A Estrada Para Oxiana
SINOPSE
Em 1933, Robert Byron partiu com a sua excêntrica personalidade numa viagem pelo Médio Oriente, passando por Beirute, Jerusalém, Bagdade e Teerão, tendo por destino final Oxiana — a região do rio Oxus, antigo nome do Amudária, que servia de fronteira entre o Afeganistão e a União Soviética. A chegada ao seu destino, a lendária Torre de Qabus, embora uma maravilha por si só, é muito menos extraordinária do que o registo profundamente cativante, e por vezes cómico, das suas aventuras. Para além da diversão que proporciona, este livro oferece um raro testemunho dos tesouros arquitectónicos de uma região actualmente inacessível para a maioria dos viajantes ocidentais.
CRÍTICAS DE IMPRENSA
«Uma obra-prima.»
Bruce Chatwin
«Expressão brilhante da uma sensibilidade
profundamente moderna, o retrato de um
"homem acidental" à deriva entre fronteiras.»
Jonathan Raban, New York Review of Books
«Como Ulisses está para o romance do período
entre guerras e A Terra Devastada para a poesia,
assim se distingue A Estrada para Oxiana na
literatura de viagens.»
Paul Fussell
«Robert Byron foi o melhor escritor de
literatura de viagens da sua geração. Espirituoso,
volátil, combativo, instruído, o clássico
A Estrada para Oxiana conjuga erudição e
capacidade descritiva.»
Colin Thubron, Guardian
DETALHES
| Propriedade | Descrição |
|---|---|
| ISBN: | 9789896712334 |
| Editor: | Tinta da China |
| Data de Lançamento: | outubro de 2014 |
| Idioma: | Português |
| Dimensões: | 145 x 199 x 33 mm |
| Encadernação: | Capa dura |
| Páginas: | 416 |
| Tipo de produto: | Livro |
| Classificação Temática: |
Livros em Português
>
Literatura
>
Literatura de Viagem
|
| EAN: | 9789896712334 |
OPINIÃO DOS LEITORES
Para quem gosta de viajar
JM
Este era um dos livros que acompanhava sempre Bruce Chatwin para onde quer que fosse, dai a minha curiosidade na sua leitura. Não fiquei desapontado, no final fica a sensação da enorme aventura aqui contada, das viagens e peripécias inerentes a quem se desloca naquela parte do mundo. Dados problemas que hoje a região enfrenta, a mesma torna-se impossível, mais importante se torna a leitura deste livro.
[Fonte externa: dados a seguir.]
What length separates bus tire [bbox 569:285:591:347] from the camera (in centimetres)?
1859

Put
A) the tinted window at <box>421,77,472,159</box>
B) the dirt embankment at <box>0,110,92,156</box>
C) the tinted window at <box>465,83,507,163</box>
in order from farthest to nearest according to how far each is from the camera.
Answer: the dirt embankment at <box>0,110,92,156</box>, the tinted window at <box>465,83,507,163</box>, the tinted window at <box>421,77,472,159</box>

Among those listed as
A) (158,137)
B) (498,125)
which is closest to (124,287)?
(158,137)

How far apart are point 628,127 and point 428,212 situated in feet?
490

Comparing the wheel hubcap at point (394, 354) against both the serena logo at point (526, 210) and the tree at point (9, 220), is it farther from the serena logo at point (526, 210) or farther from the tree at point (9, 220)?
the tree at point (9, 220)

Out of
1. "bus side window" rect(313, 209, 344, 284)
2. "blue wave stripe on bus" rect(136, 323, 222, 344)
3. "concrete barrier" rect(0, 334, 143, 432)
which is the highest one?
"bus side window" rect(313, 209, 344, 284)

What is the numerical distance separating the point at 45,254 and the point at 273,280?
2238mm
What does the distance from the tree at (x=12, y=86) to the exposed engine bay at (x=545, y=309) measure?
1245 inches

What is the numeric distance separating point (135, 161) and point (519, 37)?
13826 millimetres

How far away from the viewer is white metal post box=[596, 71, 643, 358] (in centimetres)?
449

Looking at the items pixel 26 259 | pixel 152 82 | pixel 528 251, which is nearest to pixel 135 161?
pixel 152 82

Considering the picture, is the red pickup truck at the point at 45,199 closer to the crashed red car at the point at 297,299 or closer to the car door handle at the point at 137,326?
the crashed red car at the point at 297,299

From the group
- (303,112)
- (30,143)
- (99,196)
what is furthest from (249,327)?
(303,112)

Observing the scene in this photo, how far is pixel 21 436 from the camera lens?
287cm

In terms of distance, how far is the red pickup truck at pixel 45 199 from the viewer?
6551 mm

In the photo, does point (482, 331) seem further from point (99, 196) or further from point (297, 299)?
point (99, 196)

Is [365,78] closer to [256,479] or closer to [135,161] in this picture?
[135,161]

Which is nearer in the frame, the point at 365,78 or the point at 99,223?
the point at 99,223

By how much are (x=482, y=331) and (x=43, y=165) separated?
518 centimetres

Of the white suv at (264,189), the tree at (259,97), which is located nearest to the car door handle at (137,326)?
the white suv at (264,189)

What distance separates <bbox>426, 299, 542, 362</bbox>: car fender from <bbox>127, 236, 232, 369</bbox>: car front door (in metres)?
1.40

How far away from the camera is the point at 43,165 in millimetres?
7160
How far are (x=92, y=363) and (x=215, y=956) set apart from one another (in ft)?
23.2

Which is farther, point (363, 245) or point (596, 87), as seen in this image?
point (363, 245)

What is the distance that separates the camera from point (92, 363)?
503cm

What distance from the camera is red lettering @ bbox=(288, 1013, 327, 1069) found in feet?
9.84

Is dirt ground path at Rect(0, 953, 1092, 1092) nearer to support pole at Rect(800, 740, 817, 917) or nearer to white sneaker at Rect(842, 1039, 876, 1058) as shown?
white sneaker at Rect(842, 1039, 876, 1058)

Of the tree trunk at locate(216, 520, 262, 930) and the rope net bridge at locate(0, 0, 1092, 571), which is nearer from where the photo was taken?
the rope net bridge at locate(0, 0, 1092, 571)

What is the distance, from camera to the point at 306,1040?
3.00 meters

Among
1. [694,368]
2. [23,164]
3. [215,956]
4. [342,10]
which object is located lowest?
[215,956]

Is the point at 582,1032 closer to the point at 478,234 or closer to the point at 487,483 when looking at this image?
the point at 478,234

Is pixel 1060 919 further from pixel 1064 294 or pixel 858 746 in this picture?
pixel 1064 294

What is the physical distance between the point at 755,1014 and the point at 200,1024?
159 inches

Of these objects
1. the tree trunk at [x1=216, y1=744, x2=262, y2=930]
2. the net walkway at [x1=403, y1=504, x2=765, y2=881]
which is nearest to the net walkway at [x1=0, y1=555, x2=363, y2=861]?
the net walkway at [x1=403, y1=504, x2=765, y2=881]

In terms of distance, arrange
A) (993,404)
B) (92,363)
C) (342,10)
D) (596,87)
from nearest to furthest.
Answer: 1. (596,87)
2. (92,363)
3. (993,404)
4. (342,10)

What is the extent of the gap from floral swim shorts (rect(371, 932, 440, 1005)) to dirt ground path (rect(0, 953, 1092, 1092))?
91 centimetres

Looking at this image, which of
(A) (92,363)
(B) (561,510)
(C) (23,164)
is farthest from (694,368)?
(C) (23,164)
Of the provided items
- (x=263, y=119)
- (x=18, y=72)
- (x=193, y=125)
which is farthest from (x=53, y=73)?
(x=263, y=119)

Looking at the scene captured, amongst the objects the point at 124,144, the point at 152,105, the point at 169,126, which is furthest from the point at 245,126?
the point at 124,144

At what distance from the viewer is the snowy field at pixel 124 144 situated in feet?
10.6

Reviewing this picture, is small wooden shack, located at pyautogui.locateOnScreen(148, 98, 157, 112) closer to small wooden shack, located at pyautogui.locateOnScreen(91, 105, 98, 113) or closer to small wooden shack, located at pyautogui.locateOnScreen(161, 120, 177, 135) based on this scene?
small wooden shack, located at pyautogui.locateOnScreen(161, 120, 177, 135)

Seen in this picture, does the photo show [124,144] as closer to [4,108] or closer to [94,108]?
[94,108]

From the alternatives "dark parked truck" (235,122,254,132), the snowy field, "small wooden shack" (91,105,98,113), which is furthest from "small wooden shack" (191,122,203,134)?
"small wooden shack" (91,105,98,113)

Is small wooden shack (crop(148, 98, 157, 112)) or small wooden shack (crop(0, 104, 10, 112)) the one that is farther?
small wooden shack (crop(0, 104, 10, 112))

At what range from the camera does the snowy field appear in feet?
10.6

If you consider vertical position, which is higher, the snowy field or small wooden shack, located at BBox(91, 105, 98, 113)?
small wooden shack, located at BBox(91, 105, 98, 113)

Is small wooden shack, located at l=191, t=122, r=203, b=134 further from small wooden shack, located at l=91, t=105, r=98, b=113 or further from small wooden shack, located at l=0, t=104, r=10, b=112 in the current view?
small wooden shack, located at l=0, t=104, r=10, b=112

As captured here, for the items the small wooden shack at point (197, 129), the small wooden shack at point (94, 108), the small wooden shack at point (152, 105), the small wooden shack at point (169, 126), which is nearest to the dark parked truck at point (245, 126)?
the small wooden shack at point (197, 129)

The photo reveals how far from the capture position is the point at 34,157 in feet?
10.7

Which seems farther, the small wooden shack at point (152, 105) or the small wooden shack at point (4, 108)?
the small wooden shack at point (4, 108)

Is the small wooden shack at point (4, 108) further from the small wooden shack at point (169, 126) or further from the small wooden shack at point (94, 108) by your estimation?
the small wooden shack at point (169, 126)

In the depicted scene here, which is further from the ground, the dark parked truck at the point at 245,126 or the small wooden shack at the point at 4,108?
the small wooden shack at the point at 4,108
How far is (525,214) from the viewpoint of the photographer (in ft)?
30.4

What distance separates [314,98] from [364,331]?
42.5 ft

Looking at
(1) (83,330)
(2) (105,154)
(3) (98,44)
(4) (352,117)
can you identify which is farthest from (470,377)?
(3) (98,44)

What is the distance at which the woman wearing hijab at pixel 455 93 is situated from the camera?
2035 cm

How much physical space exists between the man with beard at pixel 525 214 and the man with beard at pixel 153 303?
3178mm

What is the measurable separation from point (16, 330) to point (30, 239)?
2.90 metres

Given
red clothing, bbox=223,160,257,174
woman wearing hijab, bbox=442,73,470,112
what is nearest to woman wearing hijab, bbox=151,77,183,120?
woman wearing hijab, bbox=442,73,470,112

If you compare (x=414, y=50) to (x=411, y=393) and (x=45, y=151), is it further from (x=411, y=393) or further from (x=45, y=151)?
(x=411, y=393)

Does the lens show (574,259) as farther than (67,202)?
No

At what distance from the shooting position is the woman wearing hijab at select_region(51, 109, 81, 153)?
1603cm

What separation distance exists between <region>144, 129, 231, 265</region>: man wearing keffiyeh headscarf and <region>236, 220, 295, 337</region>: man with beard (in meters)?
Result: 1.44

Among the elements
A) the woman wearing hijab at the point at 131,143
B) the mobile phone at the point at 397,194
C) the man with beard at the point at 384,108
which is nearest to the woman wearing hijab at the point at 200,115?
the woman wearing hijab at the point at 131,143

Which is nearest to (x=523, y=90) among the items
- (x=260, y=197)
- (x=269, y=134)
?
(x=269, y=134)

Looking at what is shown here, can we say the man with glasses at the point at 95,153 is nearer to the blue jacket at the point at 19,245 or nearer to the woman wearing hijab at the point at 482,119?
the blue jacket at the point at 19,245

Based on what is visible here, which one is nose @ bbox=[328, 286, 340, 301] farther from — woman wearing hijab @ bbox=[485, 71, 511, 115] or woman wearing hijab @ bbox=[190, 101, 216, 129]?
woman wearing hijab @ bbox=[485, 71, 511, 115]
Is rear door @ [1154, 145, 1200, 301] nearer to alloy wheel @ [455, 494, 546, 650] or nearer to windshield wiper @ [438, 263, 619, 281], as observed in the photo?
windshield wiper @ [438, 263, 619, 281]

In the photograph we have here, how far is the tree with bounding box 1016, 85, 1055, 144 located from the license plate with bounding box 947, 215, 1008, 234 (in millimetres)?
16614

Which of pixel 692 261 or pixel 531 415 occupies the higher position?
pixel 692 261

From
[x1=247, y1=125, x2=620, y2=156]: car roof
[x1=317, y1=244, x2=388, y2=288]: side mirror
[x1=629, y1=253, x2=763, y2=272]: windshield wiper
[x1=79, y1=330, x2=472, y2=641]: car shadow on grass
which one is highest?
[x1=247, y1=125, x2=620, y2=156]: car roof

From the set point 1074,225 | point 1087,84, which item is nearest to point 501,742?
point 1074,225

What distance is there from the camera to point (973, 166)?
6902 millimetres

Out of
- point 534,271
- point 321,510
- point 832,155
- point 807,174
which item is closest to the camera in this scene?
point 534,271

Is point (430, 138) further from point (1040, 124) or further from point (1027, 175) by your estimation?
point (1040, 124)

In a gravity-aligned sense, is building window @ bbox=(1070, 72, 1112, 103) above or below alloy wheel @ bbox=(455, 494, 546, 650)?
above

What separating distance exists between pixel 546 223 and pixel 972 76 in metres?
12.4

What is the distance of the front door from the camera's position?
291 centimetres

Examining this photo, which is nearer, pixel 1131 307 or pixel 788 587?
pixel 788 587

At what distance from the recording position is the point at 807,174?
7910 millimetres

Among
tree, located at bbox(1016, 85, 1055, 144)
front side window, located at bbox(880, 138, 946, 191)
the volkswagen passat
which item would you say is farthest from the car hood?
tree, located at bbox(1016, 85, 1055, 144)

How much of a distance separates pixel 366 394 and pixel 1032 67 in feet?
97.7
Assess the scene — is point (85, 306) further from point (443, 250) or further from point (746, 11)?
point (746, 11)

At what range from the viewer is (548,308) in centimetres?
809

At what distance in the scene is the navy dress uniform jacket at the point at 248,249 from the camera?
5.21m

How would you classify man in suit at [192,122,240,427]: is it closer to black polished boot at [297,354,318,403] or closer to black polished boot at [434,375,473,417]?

Boa companhia de verão para todos.
a magia da viagem
nunes
Robert Byron tinha 28 anos quando deixou Veneza na companhia do seu amigo Christopher Sykes no rasto da torre funerária de Gonbad-e-Qabus, no nordeste da Pérsia. estava assim iniciada a viagem que mais tarde viria a ser transformada em livro, e esse livro de viagem transformado num ícone da literatura de viagem. Robert Byron ao longo desta viagem vai conhecendo o povo local, a Arquitetura, os políticos, religiosos e embaixadores. as suas descrições sobre a arquitetura dos edifícios são das melhores jamais escritas até hoje, pois os seus conhecimentos eram imensos, e o seu tom poético ao descrevê-las passou-as para a posteridade numa linguagem simples e direta. a viagem fez-se com avanços e recuos, devido a condições climatéricas ou contratempos de nível político e territorial, que Robert resolvia com os seus conhecimentos. neste livro existem descrições sobre arquitetura, o modo de vida nas aldeis e, aqui a descrição raia a Antropologia com grande sensibilidade no trato e na descrição. é um livro de viagem que nos dá um retrato descritivo do modo de vida das pessoas e da arquitetura dos seus lugares com muito ímpeto e simplicidade. é um livro que mostra o estado de espirito do que é ser um Grande Viajante.